--- START ---
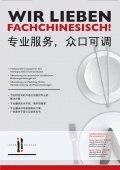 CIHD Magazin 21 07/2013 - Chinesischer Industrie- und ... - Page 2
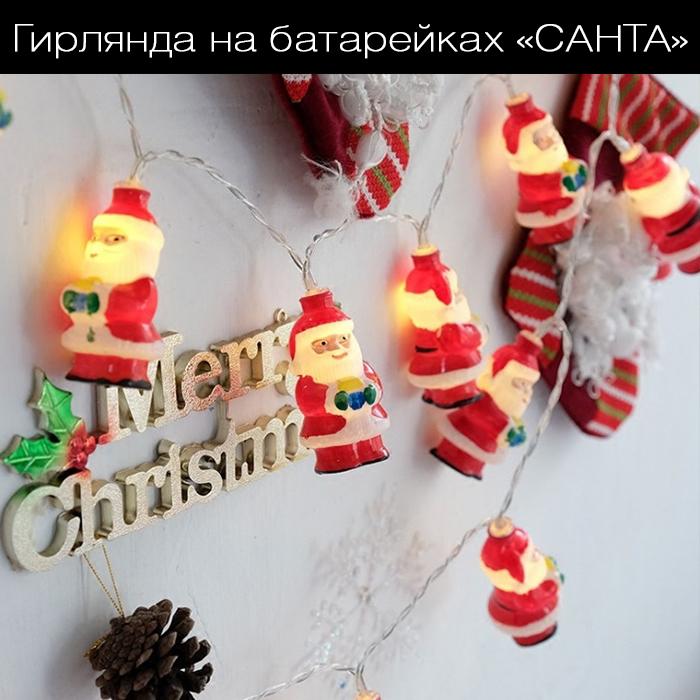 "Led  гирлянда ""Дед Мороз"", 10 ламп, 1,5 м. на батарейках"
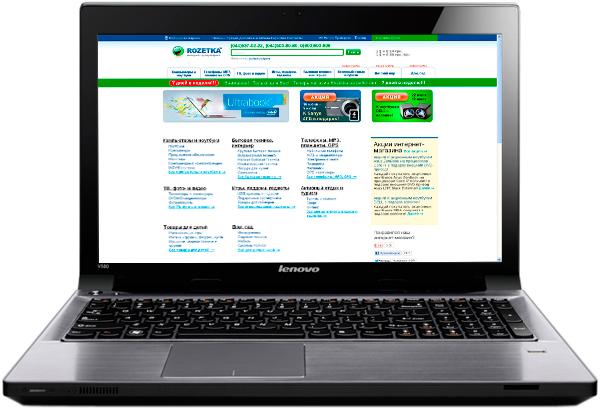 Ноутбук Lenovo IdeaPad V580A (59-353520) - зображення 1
--- END ---
--- START ---
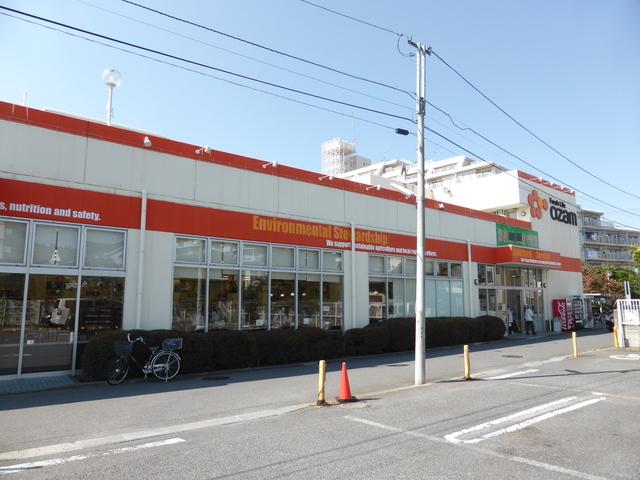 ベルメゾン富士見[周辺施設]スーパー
--- END ---
- **What to work on**: The output is the stretch above from the line with "CIHD Magazin 21" through the line with "Ноутбук Lenovo IdeaPad", copied word for word with both ends kept and every picture dropped.

- **Answer below**:
 CIHD Magazin 21 07/2013 - Chinesischer Industrie- und ... - Page 2
 "Led  гирлянда ""Дед Мороз"", 10 ламп, 1,5 м. на батарейках"
 Ноутбук Lenovo IdeaPad V580A (59-353520) - зображення 1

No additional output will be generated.